Conceptual Questions

Components of a GLM

  1. See the lecture notes. The density and the mean are given in the table and the variance can be derived easily from the table with: \sigma^2 = \psi \cdot V(\mu). Try to map some of the densities into the exponential family formulation.

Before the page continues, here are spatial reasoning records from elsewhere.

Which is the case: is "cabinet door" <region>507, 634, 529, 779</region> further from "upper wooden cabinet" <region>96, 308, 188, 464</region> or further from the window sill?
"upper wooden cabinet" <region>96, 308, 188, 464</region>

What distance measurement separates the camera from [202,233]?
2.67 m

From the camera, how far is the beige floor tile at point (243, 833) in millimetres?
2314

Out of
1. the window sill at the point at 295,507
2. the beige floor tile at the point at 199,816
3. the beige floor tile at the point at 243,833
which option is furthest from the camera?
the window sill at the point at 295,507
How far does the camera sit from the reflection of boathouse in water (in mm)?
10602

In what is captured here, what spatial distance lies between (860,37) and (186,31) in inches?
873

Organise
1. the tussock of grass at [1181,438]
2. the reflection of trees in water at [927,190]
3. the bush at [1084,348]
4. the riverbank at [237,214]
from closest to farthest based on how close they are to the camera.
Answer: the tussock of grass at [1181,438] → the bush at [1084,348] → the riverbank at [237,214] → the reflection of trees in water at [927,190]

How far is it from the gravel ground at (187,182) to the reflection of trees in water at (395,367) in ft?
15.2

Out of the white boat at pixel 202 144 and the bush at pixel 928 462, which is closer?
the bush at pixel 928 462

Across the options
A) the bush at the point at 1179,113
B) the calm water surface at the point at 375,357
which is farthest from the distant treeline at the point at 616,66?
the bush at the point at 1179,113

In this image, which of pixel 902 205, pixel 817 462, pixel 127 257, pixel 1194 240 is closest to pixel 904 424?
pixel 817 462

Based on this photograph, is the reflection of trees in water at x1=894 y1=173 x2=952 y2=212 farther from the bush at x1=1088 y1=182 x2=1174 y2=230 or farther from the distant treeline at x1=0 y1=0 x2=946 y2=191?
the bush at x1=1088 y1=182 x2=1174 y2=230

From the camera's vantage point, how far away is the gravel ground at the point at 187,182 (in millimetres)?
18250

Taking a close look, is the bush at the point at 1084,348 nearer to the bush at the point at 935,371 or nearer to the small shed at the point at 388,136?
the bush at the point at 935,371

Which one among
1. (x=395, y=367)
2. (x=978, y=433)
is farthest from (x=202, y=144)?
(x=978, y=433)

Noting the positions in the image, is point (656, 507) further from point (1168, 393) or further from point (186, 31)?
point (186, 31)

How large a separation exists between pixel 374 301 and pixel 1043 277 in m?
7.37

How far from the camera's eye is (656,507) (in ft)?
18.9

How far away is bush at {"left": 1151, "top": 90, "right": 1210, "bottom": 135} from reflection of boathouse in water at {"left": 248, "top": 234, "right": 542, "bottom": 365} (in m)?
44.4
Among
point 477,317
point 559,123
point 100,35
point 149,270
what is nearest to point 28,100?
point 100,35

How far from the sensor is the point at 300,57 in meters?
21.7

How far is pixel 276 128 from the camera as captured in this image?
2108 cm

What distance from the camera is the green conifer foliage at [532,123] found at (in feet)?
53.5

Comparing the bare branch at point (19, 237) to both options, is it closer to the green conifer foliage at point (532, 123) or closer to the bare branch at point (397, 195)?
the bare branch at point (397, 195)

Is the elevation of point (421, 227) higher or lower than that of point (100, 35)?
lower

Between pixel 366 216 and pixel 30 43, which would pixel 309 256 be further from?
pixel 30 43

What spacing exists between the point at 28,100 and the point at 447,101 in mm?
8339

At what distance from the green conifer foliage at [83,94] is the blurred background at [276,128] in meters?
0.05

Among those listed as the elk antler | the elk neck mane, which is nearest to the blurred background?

  2. You ought to be able to verify that the Binomial belongs to the family of Exponential Dispersion with b(\theta) = n\log{(1+\mathrm{e}^\theta)}, \,\, c(y; \psi) = \log\left(\frac{n!}{(n-y)!y!}\right), \text{ and } \psi=1. You should also be able to show that \theta=\log{\frac{p}{1-p}}=\log{\frac{\mu}{n-\mu}}. The three components of a generalized linear model are:

    1. Stochastic Component: The observations Y_i are independent and each follows an Exponential Dispersion distribution.
    2. Systematic Component: Every observation has a linear predictor \eta_i = \sum_jx_{ij}\beta_j where x_{ij} denotes the jth explanatory variable, and
    3. Link Function: The expected value \mathbb{E}[Y_i] = \mu_i is linked to the linear predictor \eta_i by the link function \eta_i = g(\mu_i).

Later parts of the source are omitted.